On 12/16/2016 03:31 AM, Michael Paquier wrote:
> On Thu, Dec 15, 2016 at 9:48 PM, Heikki Linnakangas <hlinnaka@iki.fi> wrote:
>> The only way to distinguish, is to know about every verifier kind there is,
>> and check whether rolpassword looks valid as anything else than a plaintext
>> password. And we already got tripped by a bug-of-omission on that once. If
>> we add more verifier formats in the future, it's bound to happen again.

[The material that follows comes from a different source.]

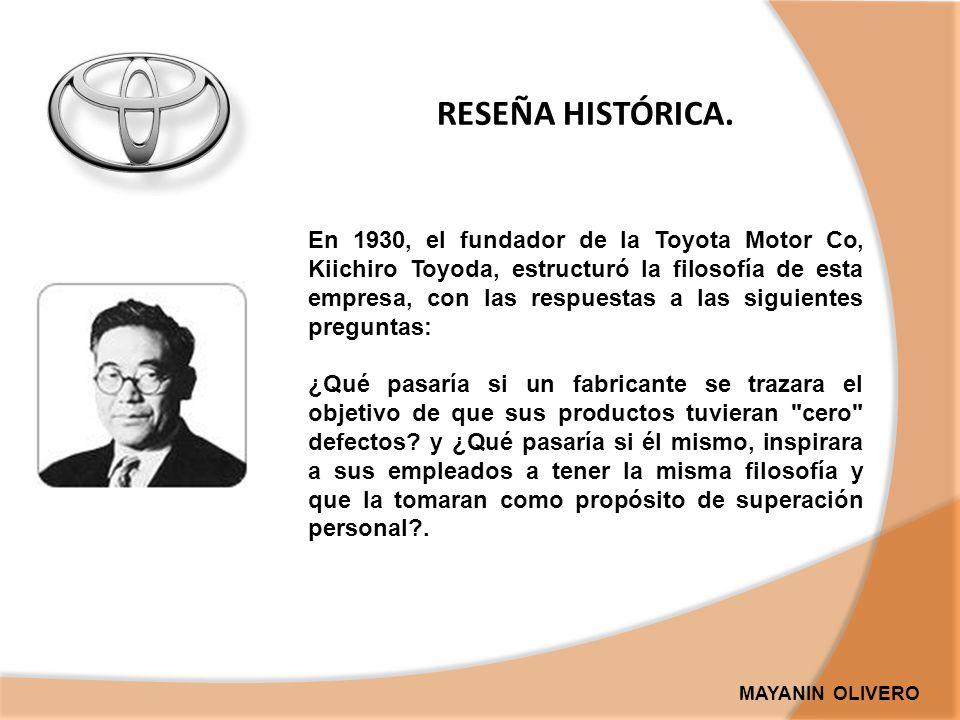 En 1930, el fundador de la Toyota Motor Co, Kiichiro Toyoda, estructuró la filosofía de esta empresa, con las respuestas a las siguientes preguntas: ¿Qué pasaría si un fabricante se trazara el objetivo de que sus productos tuvieran cero defectos.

>> Let's nip that source of bugs in the bud. Attached is a patch to implement
>> what I have in mind.
>
> OK, I had a look at the patch proposed.
>
> - if (!pg_md5_encrypt(username, username, namelen, encrypted))
> - elog(ERROR, "password encryption failed");
> - if (strcmp(password, encrypted) == 0)
> - ereport(ERROR,
> - (errcode(ERRCODE_INVALID_PARAMETER_VALUE),
> - errmsg("password must not contain user name")));
>
> This patch removes the only possible check for MD5 hashes that it has
> never been done in passwordcheck. It may be fine to remove it, but I would
> think that it is a good source of example regarding what could be done with
> MD5 hashes, though limited. So it seems to me that this check should involve
> as well pg_md5_encrypt on the username and compare if with the MD5 hash
> given by the caller.
Actually, it does still perform that check. There's a new function,
plain_crypt_verify, that passwordcheck uses now. plain_crypt_verify() is
intended to work with any future hash formats we might introduce in the
future (including SCRAM), so that passwordcheck doesn't need to know
about all the hash formats.
> A simple ALTER USER role PASSWORD 'foo' causes a crash:
Ah, fixed.
> + case PASSWORD_TYPE_PLAINTEXT:
> + shadow_pass = &shadow_pass[strlen("plain:")];
> + break;
> It would be a good idea to have a generic routine able to get the plain
> password value. In short I think that we should reduce the amount of
> locations where "plain:" prefix is hardcoded.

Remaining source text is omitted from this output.